19801 - Querkrafttragfähigkeit von Stahlverbunddecken

Langtitel: Ingenieurmodell zur Berechnung der Querkrafttragfähigkeit von Stahlverbunddecken des Hochbaus mit praxisgerechter Bewehrung

Forschungsstellen: Technische Universität Kaiserslautern

Forschungsstellenleiter: Prof. Dr.-Ing. Wolfgang Kurz

Laufzeit: 01.11.2017 - 31.10.2019

Das Tragmodell für die Querkraftbemessung von Verbunddecken basiert auf dem Tragmodell für nicht schubbewehrte Massivdecken und gründet auf mehreren Voraussetzungen, die durch Verbunddecken nicht erfüllt werden. Für Verbunddecken, die ausschließlich mit Verbundblechen bewehrt sind, wurde an der TU Kaiserslautern bereits ein neues mechanisches Modell erarbeitet. In der Baupraxis werden Verbundecken stets mit Verbundblechen und tragender Bewehrung ausgeführt.

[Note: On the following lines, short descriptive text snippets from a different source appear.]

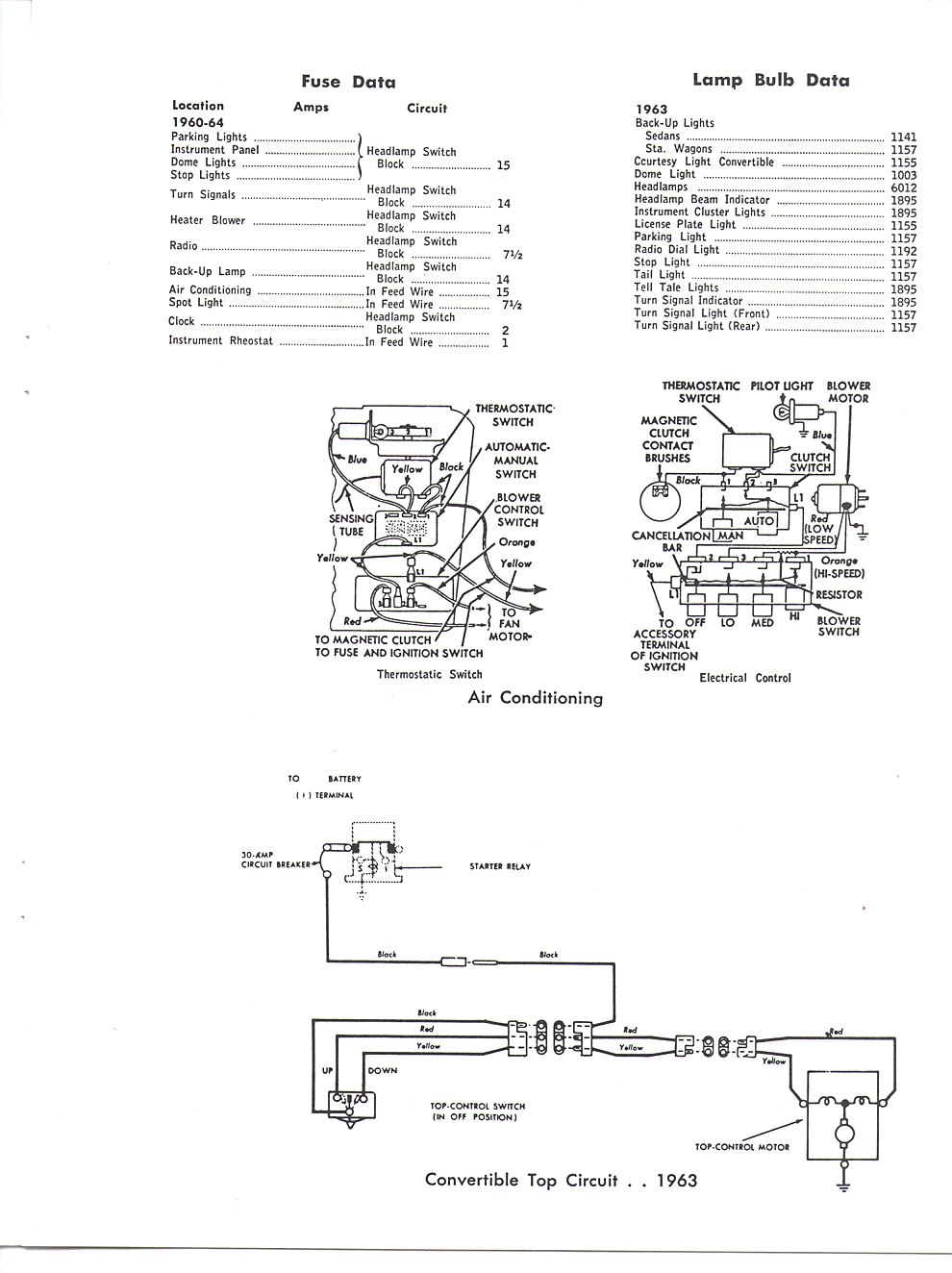 hight resolution of complete wiring diagram for a 1963 falcon figure 1 falcon diagrams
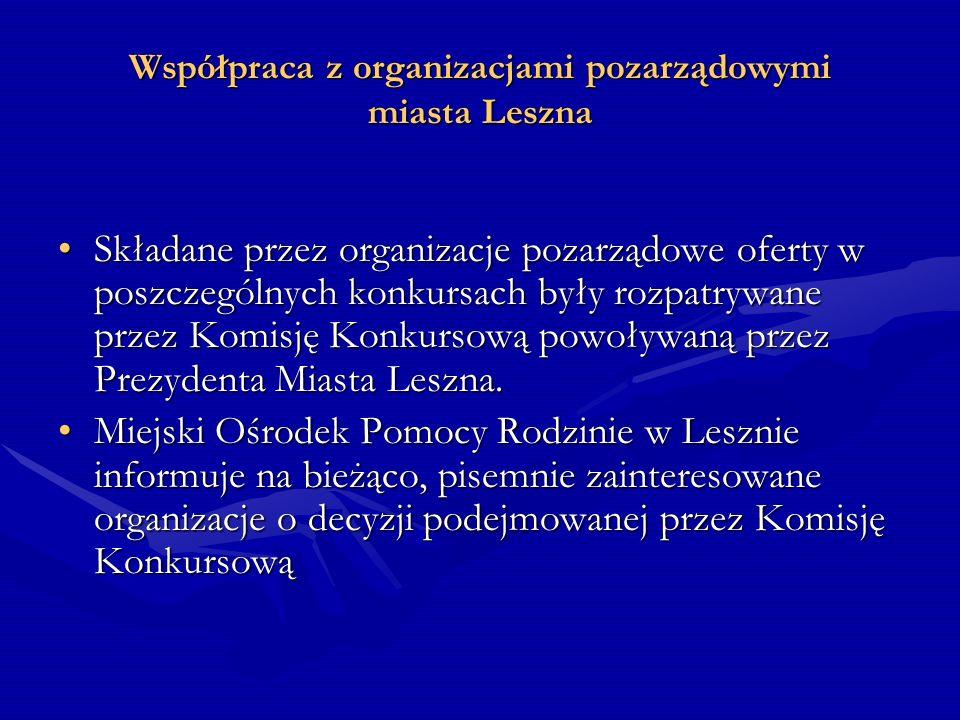 Współpraca z organizacjami pozarządowymi miasta Leszna W wyniku ogłoszonych konkursów ofert Komisja Konkursowa przyznała dofinansowanie ze środków budżetu miasta Leszna 27 organizacjom pozarządowym na realizację 30 projektów.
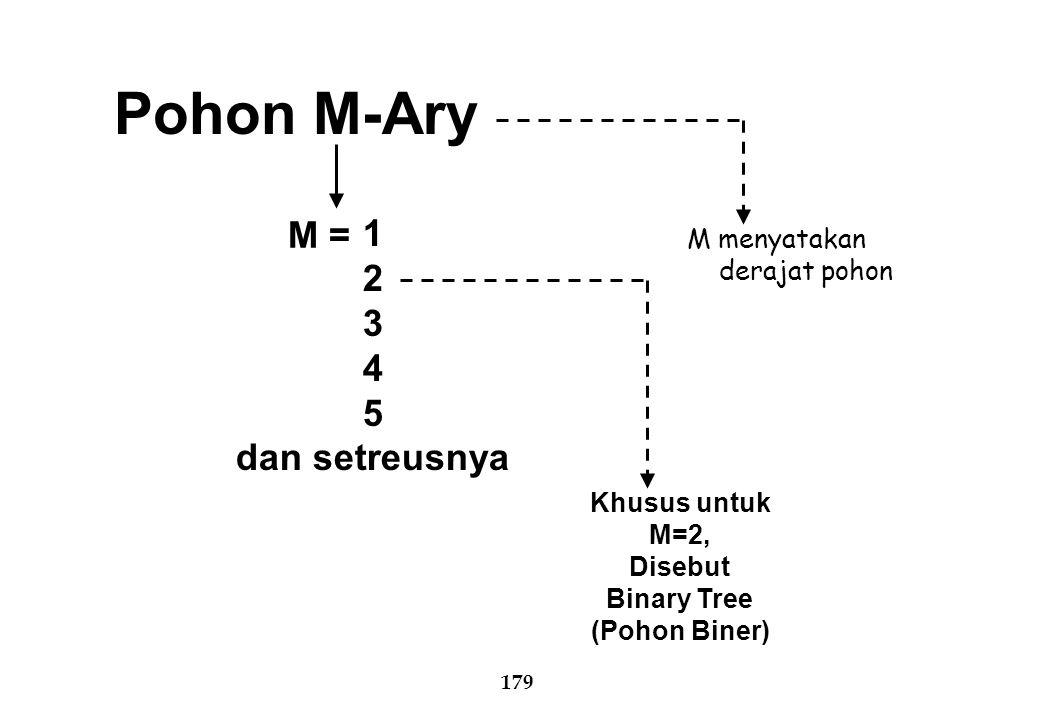 179 Pohon M-Ary M = 1 2 3 4 5 dan setreusnya M menyatakan derajat pohon Khusus untuk M=2, Disebut Binary Tree (Pohon Biner)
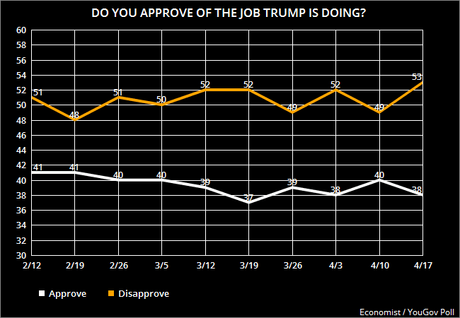No! Donald Trump's Job Approval Is NOT Improving!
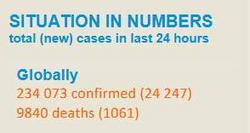 世卫组织:全球新冠肺炎累计超23万例,死亡9840例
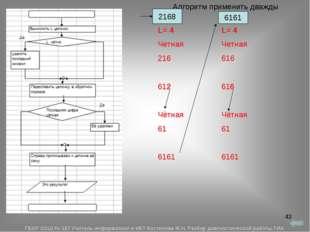 * Алгоритм применить дважды L= 4 Четная 216 612 Чётная 61 6161 L= 4 Четная 61
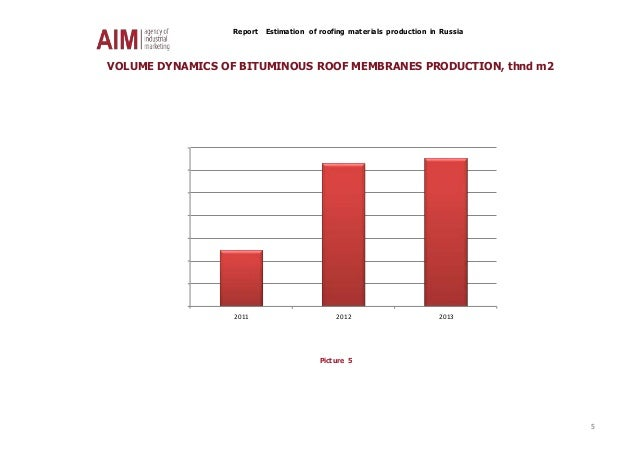 Report Estimation of roofing materials production in Russia 5 VOLUME DYNAMICS OF BITUMINOUS ROOF MEMBRANES PRODUCTION, thn...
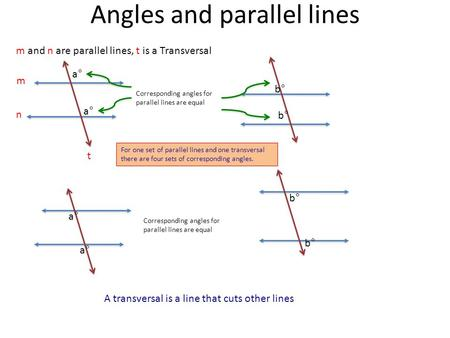 Angles and parallel lines a° b° Corresponding angles for parallel lines are equal m n t m and n are parallel lines, t is a Transversal A transversal is.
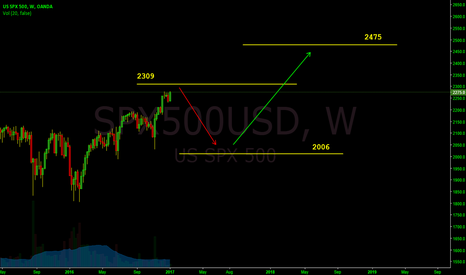 SPX500USD: Just for giggles
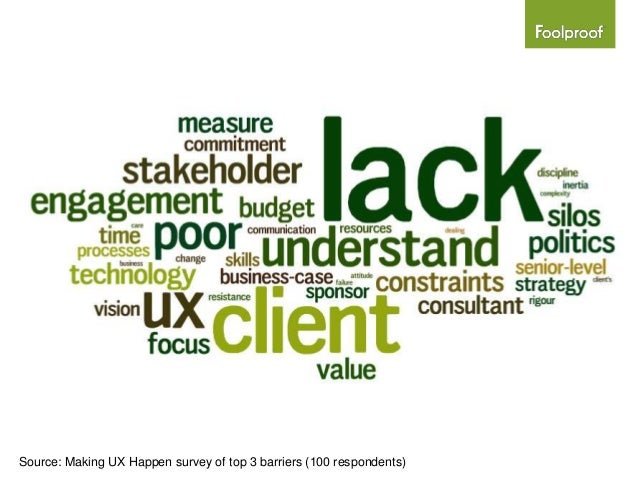 Source: Making UX Happen survey of top 3 barriers (100 respondents)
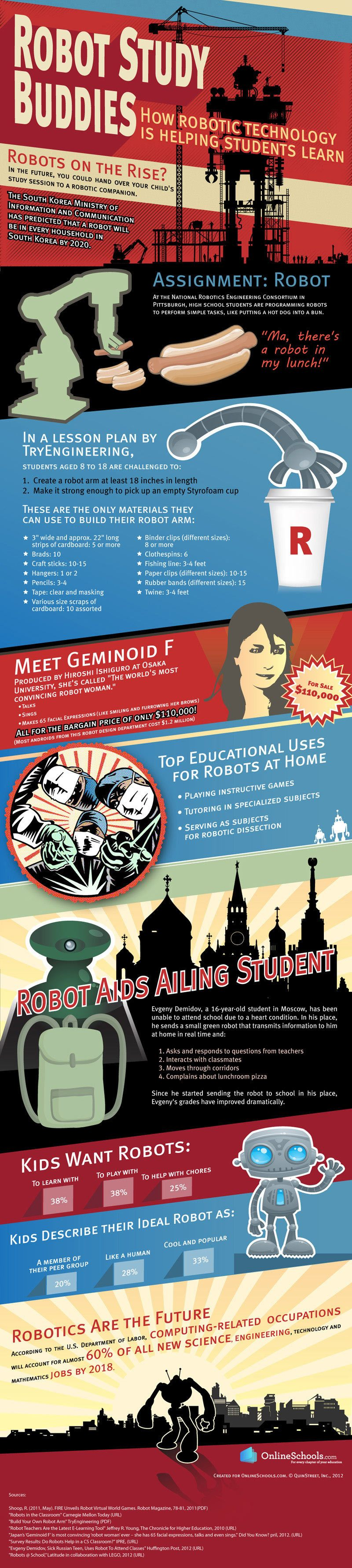 How Robotic Technology is Helping Students Learn Infographic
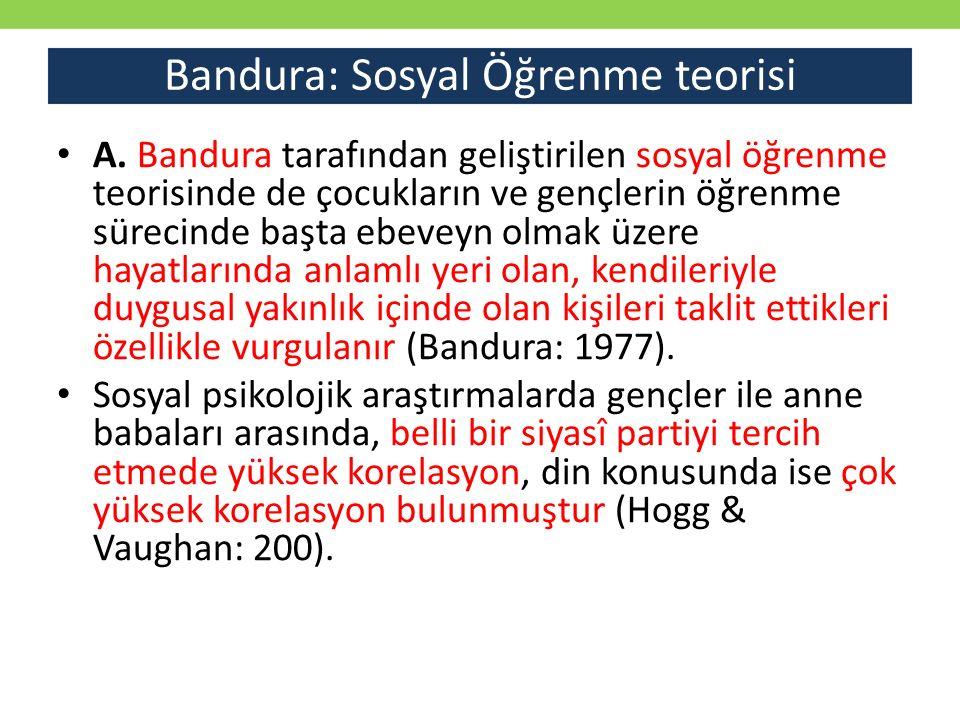 Bandura: Sosyal Öğrenme teorisi A. Bandura tarafından geliştirilen sosyal öğrenme teorisinde de çocukların ve gençlerin öğrenme sürecinde başta ebevey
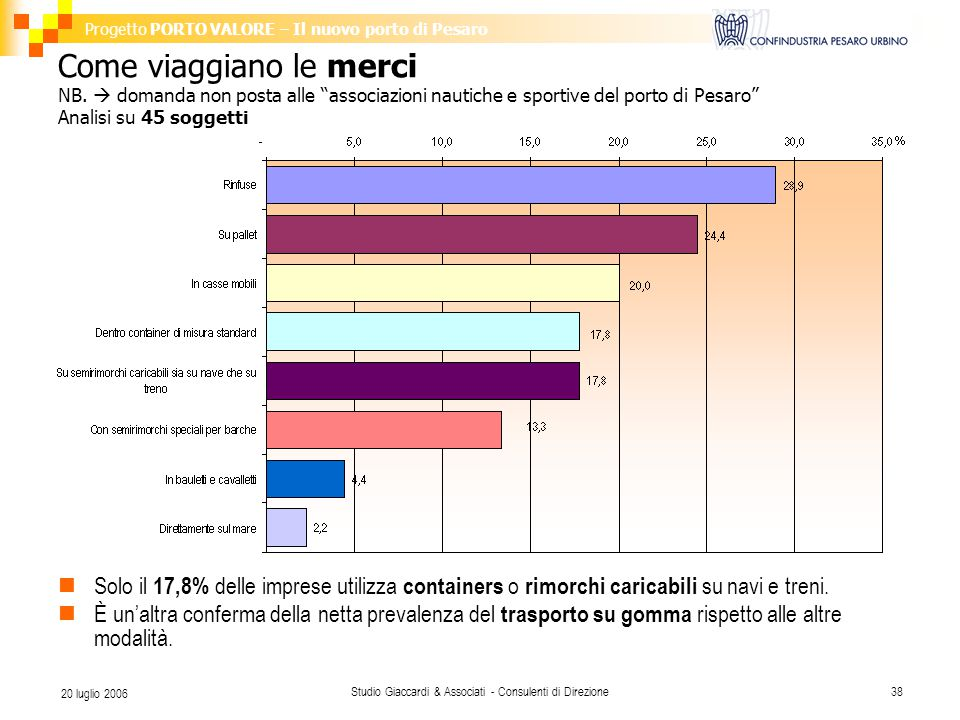 Progetto PORTO VALORE – Il nuovo porto di Pesaro Studio Giaccardi & Associati - Consulenti di Direzione38 20 luglio 2006 Come viaggiano le merci NB.
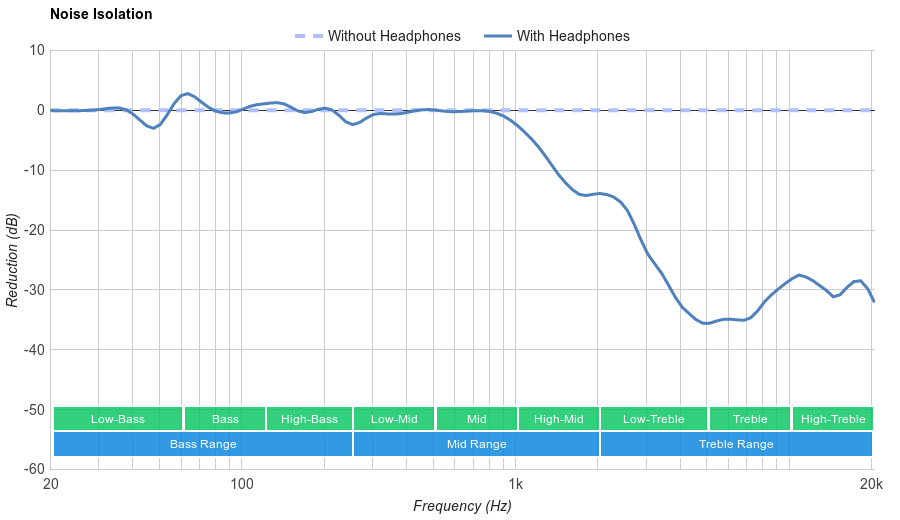 Mpow Bluetooth Over-Ear Noise Isolation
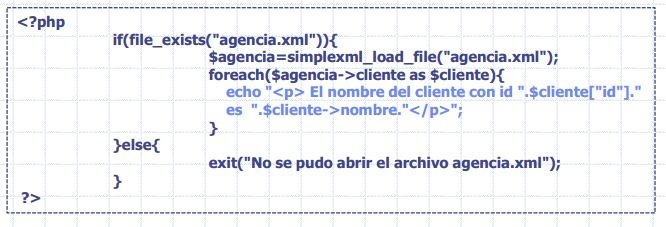 loop through xml attributes course of html and css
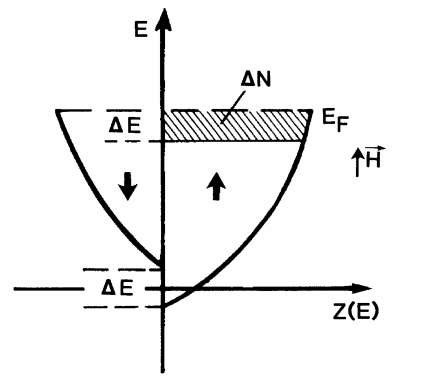 Schematic representation of the density of states Z(E) in two half-bands. The shift of the two half-bands occurs as a result of an external magnetic field.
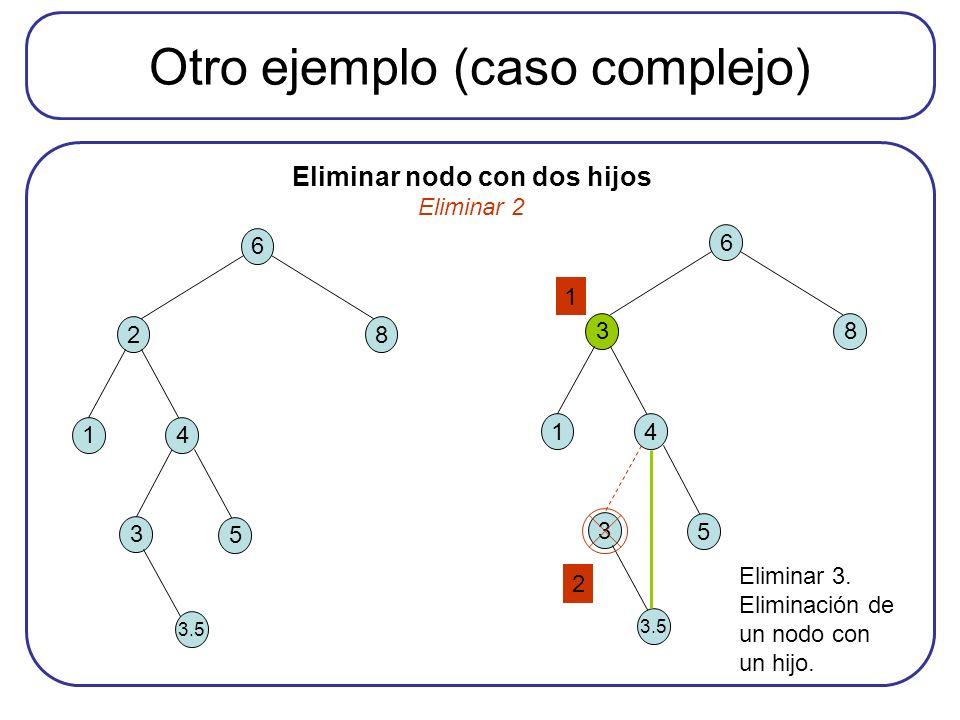 Otro ejemplo (caso complejo) 6 28 3 14 5 3.5 Eliminar nodo con dos hijos Eliminar 2 6 38 3 14 5 3.5 1 2 Eliminar 3. Eliminación de un nodo con un hijo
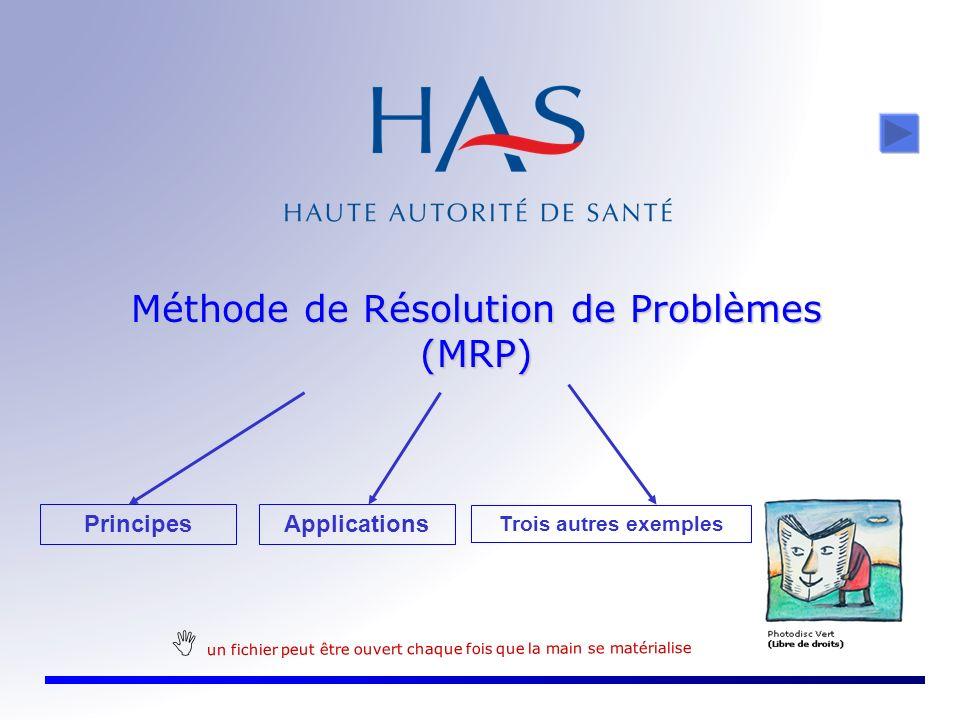 Méthode de Résolution de Problèmes (MRP)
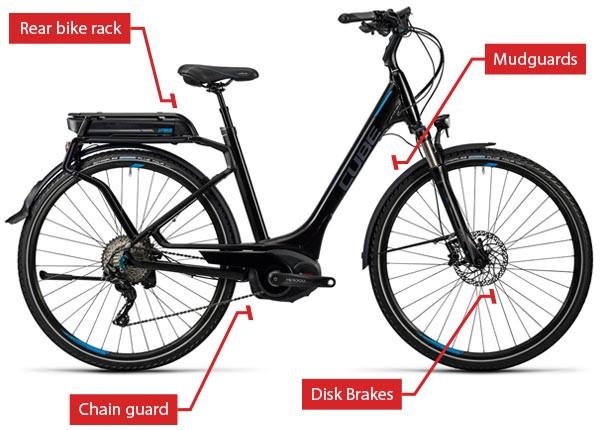 Best E Bike >> The Best Commuter Bikes Are E Bikes Tredz Bikes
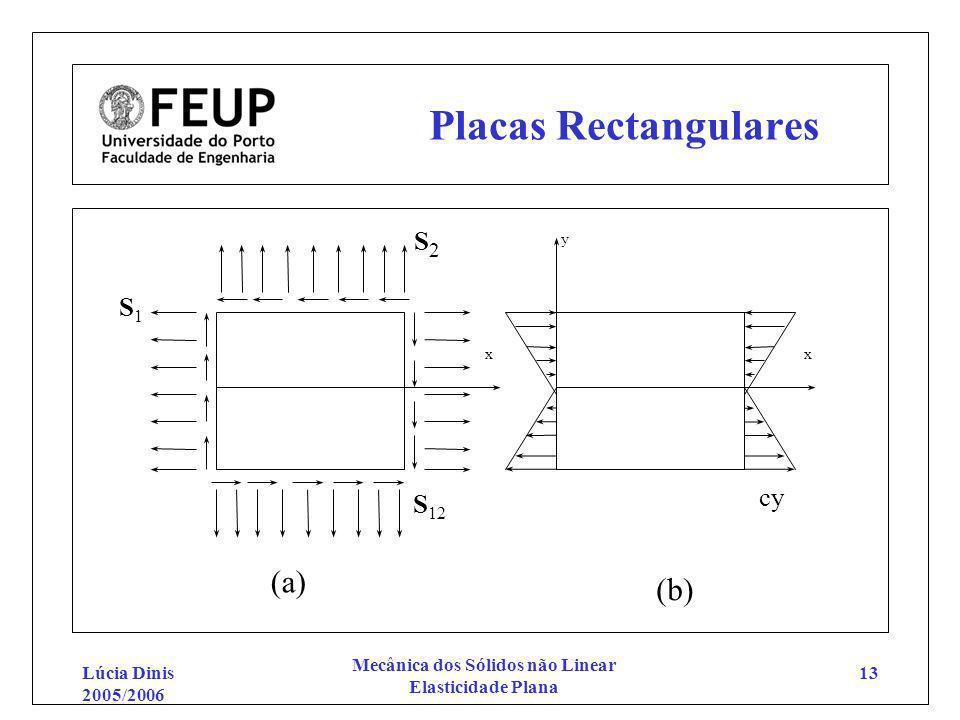 Lúcia Dinis 2005/2006 Mecânica dos Sólidos não Linear Elasticidade Plana 13 Placas Rectangulares S1S1 S 12 cy xx y S2S2 (a) (b)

Daher soll nun ein Tragmodell entwickelt werden, das sowohl die Tragwirkung der Betonstahlbewehrung als auch der Verbundbleche berücksichtigt. Darüber hinaus sind Regeln zur Bestimmung des maßgebenden Bemessungsschnitts zu erarbeiten.

Zunächst sollen vergleichende theoretische Untersuchungen zu den bekannten Modellen für das Querkrafttragverhalten durchgeführt werden, um die wesentlichen wirksamen Mechanismen herauszuarbeiten. Durch orientierende Versuche sollen diese Tragmechanismen näher beobachtet werden. Auf dieser Grundlage wird das Programm für weiterführende Versuche mit Variation wesentlicher Einflussgrößen entwickelt. Zusätzlich wird das Verständnis durch numerische Analysen vertieft, sodass ein Ingenieurmodell entwickelt, kalibriert und stochastisch ausgewertet werden kann.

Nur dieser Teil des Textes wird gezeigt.